A 2014 paper, resurrected for PyTorch 2.0
This repo modernizes Yoon Kim's classic CNN sentence classifier without letting it drift from the original results.

What it does Implements Kim’s 2014 “Convolutional Neural Networks for Sentence Classification” in modern PyTorch. It trains 1-D convolutions over word embeddings for binary (MR) or fine-grained 5-class (SST) sentiment classification, with a CLI for training, testing, and one-off prediction.
The interesting bit
The value is in the archaeology: the author didn’t just port the model, they stripped out deprecated torchtext APIs, fixed half a dozen RuntimeErrors and IndexErrors that accumulate when old PyTorch code meets 2.0+, and added the missing L2 constraint on the fully-connected layer that Kim’s original actually used.

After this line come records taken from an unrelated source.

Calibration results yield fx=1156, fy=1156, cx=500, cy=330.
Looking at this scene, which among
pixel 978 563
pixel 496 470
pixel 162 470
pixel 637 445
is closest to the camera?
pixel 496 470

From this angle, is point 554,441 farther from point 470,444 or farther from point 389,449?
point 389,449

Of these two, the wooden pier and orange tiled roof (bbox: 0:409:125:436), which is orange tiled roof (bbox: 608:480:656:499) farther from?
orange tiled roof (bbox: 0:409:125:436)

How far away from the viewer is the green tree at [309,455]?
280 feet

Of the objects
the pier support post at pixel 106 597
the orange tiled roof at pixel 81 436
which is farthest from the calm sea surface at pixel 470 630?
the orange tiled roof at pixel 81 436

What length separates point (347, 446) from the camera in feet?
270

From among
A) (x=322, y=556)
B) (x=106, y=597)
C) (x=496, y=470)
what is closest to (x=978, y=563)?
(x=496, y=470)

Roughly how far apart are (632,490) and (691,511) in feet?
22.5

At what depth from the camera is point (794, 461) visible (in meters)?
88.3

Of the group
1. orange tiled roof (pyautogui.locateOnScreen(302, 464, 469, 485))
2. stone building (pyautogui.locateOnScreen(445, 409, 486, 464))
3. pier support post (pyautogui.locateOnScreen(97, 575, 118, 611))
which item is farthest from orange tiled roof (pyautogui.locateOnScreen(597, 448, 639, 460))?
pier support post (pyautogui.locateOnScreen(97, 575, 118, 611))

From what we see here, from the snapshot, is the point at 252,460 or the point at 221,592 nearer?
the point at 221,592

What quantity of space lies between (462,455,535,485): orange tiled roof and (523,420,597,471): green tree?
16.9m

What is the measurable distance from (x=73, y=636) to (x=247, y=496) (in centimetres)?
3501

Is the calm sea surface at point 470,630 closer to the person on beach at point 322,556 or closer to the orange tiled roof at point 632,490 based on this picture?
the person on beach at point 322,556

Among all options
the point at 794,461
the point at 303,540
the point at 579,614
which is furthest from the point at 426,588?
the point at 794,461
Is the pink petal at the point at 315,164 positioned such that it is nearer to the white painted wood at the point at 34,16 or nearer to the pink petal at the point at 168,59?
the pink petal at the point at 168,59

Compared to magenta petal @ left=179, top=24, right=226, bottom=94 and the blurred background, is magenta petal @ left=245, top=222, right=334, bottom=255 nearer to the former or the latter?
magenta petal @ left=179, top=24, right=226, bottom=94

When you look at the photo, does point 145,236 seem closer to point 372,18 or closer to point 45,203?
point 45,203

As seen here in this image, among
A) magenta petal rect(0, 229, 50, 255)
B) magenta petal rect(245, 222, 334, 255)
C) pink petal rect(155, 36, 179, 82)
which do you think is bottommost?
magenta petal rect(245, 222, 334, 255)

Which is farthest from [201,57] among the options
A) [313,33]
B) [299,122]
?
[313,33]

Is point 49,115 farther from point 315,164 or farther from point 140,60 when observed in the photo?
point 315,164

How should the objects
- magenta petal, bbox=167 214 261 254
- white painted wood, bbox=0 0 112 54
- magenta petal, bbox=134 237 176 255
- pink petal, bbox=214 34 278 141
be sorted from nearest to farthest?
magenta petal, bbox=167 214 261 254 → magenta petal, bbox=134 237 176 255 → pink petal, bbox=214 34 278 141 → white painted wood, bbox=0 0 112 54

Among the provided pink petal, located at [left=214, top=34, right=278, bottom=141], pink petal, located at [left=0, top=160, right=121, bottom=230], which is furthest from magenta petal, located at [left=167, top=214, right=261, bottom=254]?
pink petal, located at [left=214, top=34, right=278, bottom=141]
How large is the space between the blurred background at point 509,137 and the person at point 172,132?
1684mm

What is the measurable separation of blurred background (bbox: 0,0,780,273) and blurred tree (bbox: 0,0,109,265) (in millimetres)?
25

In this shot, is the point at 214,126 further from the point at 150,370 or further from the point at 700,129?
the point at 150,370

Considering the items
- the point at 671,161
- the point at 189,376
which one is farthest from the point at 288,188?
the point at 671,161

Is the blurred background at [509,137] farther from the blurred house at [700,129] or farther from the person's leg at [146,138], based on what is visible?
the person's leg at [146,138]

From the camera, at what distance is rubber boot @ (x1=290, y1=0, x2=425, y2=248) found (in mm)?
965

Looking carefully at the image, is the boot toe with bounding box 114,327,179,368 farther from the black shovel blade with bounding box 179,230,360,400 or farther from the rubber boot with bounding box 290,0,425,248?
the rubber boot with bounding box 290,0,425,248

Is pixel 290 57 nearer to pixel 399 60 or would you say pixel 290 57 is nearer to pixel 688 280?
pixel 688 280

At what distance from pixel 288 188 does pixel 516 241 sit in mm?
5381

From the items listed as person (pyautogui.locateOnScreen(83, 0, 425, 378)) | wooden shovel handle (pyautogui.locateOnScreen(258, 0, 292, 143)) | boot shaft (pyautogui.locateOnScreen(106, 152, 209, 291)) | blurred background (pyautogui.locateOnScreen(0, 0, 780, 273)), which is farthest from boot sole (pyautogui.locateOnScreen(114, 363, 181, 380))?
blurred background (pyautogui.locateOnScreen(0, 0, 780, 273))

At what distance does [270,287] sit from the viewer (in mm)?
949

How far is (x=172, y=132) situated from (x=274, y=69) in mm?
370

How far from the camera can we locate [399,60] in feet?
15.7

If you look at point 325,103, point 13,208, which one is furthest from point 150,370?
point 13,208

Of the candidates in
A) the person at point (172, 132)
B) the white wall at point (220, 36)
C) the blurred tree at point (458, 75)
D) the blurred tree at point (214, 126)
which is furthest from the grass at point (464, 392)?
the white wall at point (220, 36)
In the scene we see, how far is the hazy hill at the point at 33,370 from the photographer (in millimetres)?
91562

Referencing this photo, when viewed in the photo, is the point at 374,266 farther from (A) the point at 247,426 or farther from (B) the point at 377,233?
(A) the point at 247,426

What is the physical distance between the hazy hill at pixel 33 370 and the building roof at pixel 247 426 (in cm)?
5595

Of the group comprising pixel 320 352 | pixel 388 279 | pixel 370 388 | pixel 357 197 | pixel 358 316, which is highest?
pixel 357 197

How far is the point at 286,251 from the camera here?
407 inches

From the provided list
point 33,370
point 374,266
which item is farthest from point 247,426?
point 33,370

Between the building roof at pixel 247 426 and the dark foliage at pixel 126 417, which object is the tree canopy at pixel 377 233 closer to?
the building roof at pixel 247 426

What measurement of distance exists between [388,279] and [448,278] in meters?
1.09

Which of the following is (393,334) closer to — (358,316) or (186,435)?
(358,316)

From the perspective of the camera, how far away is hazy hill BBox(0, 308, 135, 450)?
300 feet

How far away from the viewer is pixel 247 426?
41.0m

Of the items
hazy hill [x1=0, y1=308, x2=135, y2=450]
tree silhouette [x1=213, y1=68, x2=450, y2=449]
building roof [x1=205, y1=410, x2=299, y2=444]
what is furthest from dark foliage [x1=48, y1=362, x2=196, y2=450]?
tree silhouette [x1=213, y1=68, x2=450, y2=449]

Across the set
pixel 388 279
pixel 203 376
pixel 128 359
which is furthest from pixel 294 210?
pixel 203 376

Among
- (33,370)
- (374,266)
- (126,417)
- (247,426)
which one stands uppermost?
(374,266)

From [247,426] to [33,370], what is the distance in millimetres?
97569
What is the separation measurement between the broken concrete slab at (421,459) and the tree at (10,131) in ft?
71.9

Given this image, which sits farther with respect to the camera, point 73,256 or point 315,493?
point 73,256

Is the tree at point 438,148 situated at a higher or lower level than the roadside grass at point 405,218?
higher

Results match the paper: 76.5% on MR, 45.6% on SST.
Key highlights
- Reproduces Kim’s CNN-rand baseline within ~0.5% on both MR and SST datasets
- Removed
torchtextdependency; uses standardDataset/DataLoaderwith a customBucketSampler - Supports both Adam and Adadelta optimizers, plus phrase-level SST training data
- CLI includes train/test/predict modes with snapshot loading
- Requires only PyTorch ≥2.0 and Python ≥3.8
Caveats
- Input text must be space-separated, even punctuation, and longer than your largest kernel size or it breaks
- Only two datasets (MR, SST) are bundled; you’ll need to wire your own data loader for anything else
- The 2017 snapshot path in the README predict examples is stale; you’ll need to point to your own trained model
Verdict Useful if you need a clean, reproducible baseline for sentence classification or you’re teaching the Kim paper and want code that actually runs on modern PyTorch. Skip it if you need multilingual support, transformer baselines, or a production-ready pipeline.